=== Requirement ===
Copy word for word the lines from the first one down through the line containing "A: point 850,490", including both ends, and omit the pictures from your answer.

=== The records ===
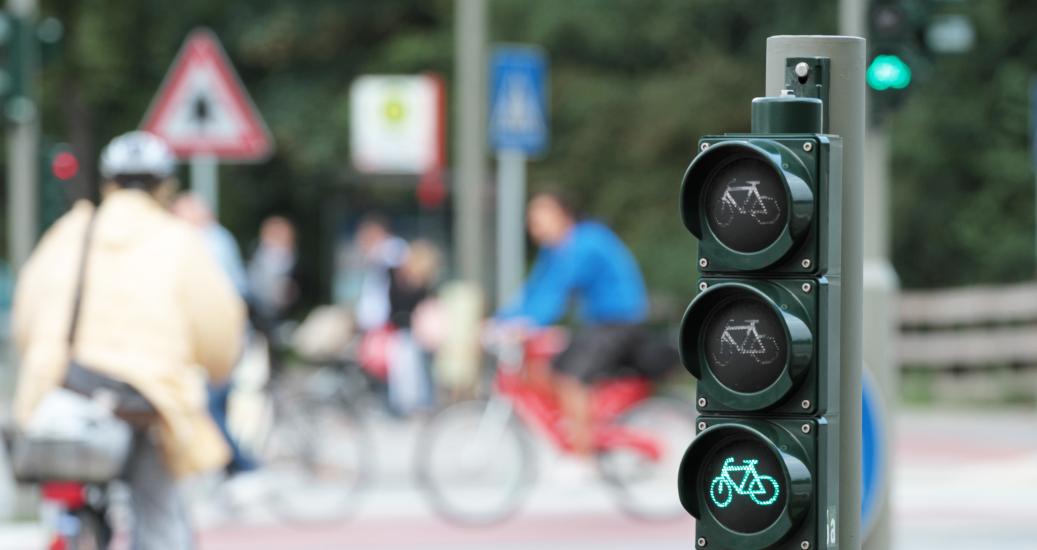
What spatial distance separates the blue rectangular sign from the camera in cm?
1733

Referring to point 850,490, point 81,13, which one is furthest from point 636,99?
A: point 850,490

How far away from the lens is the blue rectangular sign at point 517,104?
1733 cm

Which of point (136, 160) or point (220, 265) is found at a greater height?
point (136, 160)

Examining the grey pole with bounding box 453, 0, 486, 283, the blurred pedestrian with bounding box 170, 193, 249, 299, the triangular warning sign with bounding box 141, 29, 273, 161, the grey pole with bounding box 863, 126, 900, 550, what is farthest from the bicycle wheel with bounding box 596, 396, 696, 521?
the grey pole with bounding box 453, 0, 486, 283

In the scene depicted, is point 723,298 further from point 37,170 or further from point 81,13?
point 81,13

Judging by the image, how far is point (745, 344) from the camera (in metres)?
4.19

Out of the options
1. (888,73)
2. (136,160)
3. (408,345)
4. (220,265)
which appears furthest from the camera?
(408,345)

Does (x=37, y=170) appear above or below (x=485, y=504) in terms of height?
above

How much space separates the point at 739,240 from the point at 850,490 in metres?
0.54

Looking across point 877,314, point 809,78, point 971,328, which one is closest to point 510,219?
point 971,328

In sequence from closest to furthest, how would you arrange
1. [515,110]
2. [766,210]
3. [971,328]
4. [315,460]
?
[766,210], [315,460], [515,110], [971,328]

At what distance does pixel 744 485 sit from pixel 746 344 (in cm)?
25

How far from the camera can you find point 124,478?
703cm

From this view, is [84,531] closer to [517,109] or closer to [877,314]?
[877,314]
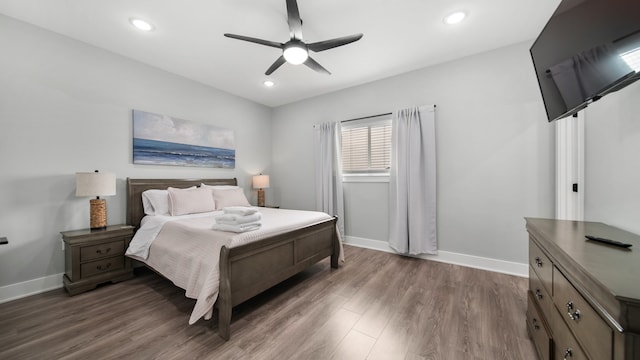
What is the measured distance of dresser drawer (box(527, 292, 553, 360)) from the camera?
1.24 metres

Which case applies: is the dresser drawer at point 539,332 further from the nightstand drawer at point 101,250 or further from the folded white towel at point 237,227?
the nightstand drawer at point 101,250

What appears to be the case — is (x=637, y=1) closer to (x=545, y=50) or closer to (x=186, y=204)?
(x=545, y=50)

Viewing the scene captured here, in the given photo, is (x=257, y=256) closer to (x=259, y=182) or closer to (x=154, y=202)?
(x=154, y=202)

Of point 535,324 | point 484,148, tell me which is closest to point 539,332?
point 535,324

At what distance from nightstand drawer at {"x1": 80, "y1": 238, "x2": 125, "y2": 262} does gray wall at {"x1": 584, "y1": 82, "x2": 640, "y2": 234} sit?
438 centimetres

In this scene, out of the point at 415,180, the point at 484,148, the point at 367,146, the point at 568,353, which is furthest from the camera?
the point at 367,146

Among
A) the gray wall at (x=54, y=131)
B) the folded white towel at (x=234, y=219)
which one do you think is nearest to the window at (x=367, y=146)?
the folded white towel at (x=234, y=219)

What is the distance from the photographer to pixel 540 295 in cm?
147

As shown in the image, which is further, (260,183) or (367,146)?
(260,183)

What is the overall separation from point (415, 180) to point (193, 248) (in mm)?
2853

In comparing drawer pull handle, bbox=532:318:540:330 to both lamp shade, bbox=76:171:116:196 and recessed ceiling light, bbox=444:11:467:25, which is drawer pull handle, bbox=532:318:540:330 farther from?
lamp shade, bbox=76:171:116:196

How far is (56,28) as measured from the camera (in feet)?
7.97

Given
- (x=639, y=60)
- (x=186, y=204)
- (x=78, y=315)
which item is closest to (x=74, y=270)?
(x=78, y=315)

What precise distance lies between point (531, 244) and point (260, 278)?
7.18ft
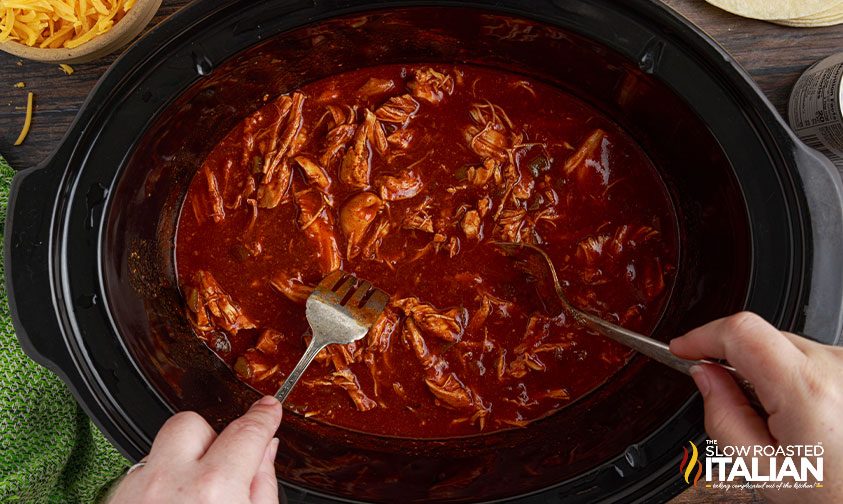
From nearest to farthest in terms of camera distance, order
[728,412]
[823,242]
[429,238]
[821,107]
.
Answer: [728,412] < [823,242] < [821,107] < [429,238]

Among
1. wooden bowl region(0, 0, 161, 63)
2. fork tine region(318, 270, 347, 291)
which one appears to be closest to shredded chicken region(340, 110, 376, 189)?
fork tine region(318, 270, 347, 291)

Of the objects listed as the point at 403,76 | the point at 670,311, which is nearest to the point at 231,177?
the point at 403,76

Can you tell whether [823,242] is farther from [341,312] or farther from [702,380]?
[341,312]

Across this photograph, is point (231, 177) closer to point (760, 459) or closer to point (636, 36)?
point (636, 36)

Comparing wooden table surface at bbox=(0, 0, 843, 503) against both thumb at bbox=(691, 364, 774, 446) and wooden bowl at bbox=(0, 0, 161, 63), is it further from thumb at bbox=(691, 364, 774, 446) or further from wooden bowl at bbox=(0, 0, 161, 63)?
thumb at bbox=(691, 364, 774, 446)

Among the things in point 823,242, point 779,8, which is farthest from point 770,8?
point 823,242

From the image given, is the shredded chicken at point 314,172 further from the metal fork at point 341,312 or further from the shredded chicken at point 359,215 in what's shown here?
the metal fork at point 341,312
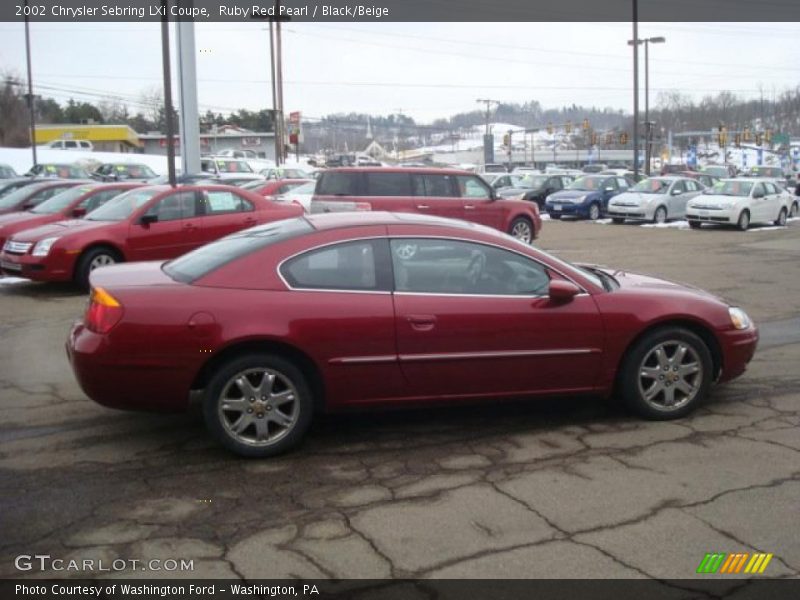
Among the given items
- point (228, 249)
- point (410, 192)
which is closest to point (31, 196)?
point (410, 192)

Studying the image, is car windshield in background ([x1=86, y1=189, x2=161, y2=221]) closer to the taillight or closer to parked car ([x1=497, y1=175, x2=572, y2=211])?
the taillight

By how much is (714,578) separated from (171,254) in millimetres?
10058

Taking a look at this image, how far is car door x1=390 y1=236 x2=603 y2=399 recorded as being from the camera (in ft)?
17.5

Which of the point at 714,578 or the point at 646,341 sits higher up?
the point at 646,341

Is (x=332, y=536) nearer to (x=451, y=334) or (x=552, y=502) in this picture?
(x=552, y=502)

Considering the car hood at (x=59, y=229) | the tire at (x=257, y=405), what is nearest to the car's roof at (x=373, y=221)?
the tire at (x=257, y=405)

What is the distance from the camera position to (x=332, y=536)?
13.5 ft

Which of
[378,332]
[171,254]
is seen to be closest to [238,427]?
[378,332]

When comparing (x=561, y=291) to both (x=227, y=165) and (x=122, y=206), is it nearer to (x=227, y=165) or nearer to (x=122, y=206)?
(x=122, y=206)

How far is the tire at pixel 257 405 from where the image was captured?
5.06 metres


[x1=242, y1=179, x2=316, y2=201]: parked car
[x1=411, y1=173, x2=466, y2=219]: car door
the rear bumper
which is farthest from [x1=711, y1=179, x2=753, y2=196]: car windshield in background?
the rear bumper

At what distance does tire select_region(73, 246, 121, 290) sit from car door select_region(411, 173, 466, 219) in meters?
6.06

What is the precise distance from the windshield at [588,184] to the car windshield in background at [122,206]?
762 inches

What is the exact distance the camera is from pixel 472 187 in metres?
16.8
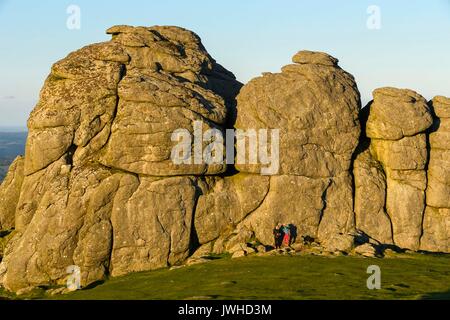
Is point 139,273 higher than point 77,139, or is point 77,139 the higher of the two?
point 77,139

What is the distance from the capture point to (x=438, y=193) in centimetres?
6519

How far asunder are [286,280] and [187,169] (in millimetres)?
17025

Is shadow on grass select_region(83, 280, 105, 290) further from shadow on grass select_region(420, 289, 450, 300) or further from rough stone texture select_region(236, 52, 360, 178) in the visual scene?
shadow on grass select_region(420, 289, 450, 300)

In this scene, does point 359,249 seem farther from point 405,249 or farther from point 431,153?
point 431,153

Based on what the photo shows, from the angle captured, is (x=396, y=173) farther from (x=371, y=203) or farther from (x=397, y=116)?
(x=397, y=116)

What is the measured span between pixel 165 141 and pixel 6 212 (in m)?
18.5

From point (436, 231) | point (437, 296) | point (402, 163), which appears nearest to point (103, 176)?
point (402, 163)

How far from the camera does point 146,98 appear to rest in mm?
59094

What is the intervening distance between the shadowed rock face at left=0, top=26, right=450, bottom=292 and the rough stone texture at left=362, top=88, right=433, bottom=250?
118 millimetres

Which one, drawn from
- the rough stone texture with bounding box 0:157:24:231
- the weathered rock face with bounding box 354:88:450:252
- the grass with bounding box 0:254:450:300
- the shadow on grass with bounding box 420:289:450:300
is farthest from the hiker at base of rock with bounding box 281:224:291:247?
the rough stone texture with bounding box 0:157:24:231

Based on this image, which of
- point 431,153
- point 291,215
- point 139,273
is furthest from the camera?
point 431,153

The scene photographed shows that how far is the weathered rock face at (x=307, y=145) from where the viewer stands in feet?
203

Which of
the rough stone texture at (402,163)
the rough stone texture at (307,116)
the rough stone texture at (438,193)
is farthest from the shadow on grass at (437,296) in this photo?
the rough stone texture at (438,193)
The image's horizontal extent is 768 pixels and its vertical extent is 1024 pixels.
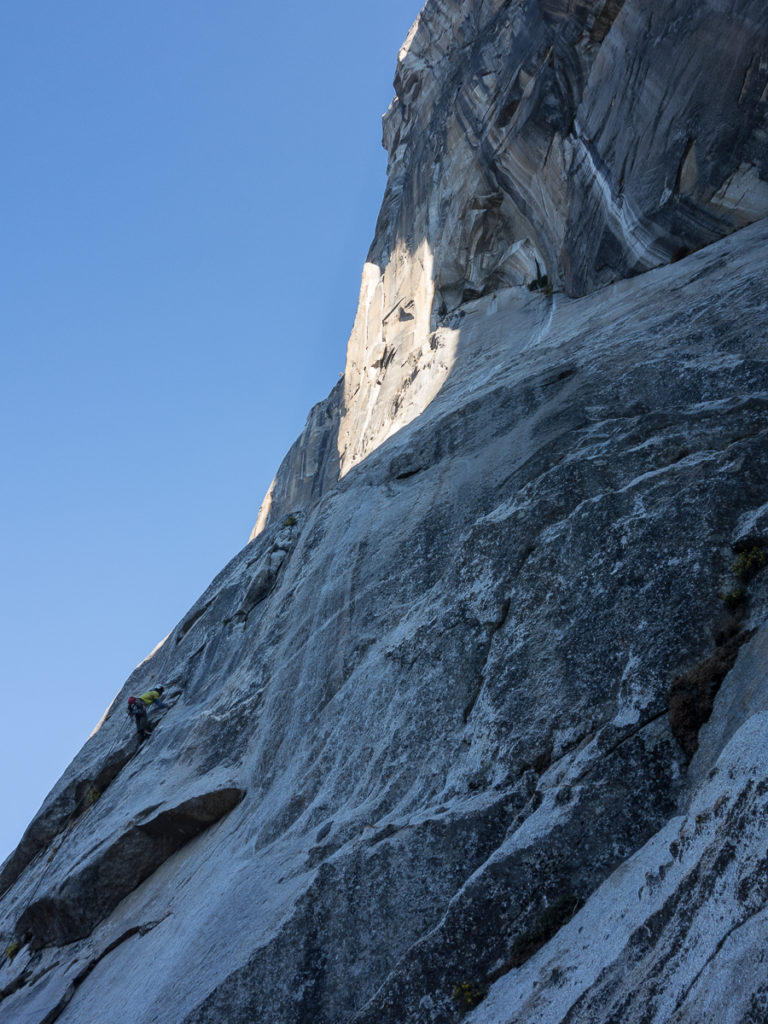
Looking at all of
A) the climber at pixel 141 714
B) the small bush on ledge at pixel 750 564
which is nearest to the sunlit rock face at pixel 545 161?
the climber at pixel 141 714

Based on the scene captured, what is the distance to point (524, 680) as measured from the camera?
9.84 metres

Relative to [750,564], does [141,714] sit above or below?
above

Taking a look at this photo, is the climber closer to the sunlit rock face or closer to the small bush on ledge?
the sunlit rock face

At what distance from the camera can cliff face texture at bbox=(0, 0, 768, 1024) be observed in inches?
292

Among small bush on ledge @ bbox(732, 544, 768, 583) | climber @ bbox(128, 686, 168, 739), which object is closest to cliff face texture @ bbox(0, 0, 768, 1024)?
small bush on ledge @ bbox(732, 544, 768, 583)

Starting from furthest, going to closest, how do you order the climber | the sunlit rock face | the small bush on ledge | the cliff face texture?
1. the climber
2. the sunlit rock face
3. the small bush on ledge
4. the cliff face texture

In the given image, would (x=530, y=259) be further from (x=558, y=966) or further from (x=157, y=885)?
(x=558, y=966)

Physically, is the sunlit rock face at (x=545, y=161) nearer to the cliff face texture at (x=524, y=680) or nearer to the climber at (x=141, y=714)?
the cliff face texture at (x=524, y=680)

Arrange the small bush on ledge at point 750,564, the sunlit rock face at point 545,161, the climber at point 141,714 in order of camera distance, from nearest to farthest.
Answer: the small bush on ledge at point 750,564 → the sunlit rock face at point 545,161 → the climber at point 141,714

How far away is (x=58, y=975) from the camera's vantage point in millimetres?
13789

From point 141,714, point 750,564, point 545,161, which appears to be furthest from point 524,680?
point 545,161

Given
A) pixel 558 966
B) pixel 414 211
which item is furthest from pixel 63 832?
pixel 414 211

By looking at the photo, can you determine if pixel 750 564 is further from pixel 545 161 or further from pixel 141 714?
pixel 545 161

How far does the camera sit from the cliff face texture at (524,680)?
7414mm
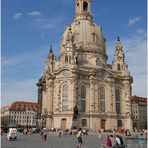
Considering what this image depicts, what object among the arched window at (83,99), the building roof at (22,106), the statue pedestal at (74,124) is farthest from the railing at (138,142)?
the building roof at (22,106)

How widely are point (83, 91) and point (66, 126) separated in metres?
9.15

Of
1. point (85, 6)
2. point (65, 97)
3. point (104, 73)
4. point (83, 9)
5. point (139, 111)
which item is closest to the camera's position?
point (65, 97)

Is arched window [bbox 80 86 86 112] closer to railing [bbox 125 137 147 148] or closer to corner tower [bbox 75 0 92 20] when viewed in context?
corner tower [bbox 75 0 92 20]

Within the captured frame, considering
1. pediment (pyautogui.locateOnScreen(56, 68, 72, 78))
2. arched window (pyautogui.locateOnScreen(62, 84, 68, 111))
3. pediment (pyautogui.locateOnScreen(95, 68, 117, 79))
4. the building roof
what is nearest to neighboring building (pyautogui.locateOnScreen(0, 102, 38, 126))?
the building roof

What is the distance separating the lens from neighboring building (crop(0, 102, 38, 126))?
119688mm

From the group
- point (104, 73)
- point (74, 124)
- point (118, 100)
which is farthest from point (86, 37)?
point (74, 124)

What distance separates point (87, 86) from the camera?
7069 centimetres

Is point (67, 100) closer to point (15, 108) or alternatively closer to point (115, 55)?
point (115, 55)

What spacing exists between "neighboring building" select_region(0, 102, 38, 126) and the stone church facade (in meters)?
41.7

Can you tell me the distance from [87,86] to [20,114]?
57.9m

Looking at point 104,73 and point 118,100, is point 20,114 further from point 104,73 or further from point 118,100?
point 104,73

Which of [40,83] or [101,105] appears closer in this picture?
[101,105]

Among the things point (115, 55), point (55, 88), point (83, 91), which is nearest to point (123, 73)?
point (115, 55)

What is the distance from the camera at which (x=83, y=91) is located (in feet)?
230
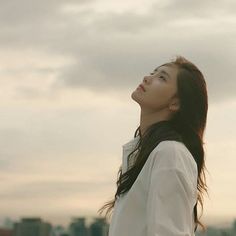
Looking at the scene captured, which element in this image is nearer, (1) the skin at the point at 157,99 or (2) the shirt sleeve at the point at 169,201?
(2) the shirt sleeve at the point at 169,201

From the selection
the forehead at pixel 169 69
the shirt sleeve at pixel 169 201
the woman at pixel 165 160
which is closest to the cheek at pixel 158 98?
the woman at pixel 165 160

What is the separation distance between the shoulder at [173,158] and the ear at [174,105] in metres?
0.26

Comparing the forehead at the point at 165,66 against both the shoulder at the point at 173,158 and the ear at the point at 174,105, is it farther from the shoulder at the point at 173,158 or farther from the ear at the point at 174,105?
the shoulder at the point at 173,158

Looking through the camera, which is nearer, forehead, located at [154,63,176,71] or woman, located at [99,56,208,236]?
woman, located at [99,56,208,236]

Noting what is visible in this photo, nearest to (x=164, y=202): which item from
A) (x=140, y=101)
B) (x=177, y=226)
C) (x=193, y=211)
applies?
(x=177, y=226)

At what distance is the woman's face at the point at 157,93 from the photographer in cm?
400

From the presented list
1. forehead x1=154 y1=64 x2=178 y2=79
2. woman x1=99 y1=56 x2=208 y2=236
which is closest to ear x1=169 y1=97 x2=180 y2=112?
woman x1=99 y1=56 x2=208 y2=236

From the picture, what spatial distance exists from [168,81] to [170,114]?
0.20 metres

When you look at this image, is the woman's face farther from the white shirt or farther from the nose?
the white shirt

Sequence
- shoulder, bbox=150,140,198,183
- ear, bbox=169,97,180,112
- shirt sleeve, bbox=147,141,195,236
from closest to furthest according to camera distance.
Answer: shirt sleeve, bbox=147,141,195,236 → shoulder, bbox=150,140,198,183 → ear, bbox=169,97,180,112

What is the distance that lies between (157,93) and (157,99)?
4 centimetres

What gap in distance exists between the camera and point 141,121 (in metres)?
4.09

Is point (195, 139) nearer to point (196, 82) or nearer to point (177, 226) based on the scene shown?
point (196, 82)

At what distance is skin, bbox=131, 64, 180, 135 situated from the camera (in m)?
4.00
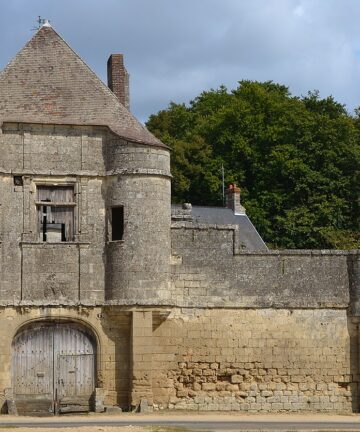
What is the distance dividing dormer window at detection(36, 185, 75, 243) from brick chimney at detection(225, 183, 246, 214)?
1860cm

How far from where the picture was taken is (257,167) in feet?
195

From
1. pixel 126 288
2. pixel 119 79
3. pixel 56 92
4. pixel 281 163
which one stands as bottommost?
pixel 126 288

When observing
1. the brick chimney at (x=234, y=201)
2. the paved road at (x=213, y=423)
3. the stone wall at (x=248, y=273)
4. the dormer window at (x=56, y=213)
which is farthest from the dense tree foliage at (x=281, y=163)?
the paved road at (x=213, y=423)

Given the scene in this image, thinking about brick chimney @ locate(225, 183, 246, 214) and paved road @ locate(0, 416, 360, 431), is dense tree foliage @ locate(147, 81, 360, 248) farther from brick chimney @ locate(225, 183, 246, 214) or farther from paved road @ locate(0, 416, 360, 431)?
paved road @ locate(0, 416, 360, 431)

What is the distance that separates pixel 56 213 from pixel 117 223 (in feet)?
5.29

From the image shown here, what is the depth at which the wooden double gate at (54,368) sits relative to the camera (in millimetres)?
30703

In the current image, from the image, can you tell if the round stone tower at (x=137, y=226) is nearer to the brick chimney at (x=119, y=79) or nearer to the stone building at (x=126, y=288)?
the stone building at (x=126, y=288)

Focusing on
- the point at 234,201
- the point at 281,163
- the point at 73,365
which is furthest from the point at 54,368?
the point at 281,163

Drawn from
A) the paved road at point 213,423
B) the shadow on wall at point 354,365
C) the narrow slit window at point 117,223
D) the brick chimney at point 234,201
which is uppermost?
the brick chimney at point 234,201

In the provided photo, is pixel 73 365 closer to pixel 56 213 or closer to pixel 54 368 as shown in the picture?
pixel 54 368

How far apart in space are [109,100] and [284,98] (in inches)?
1382

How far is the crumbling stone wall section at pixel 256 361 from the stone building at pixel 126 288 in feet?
0.12

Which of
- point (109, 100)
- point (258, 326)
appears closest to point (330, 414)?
point (258, 326)

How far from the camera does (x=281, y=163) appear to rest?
57.8 m
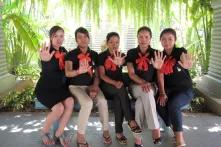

=== Full response ===
What spatial distance separates the blue rectangular sign from the camera in cm?
1733

Referring to point 850,490, point 81,13, which one is furthest from point 636,99?
A: point 850,490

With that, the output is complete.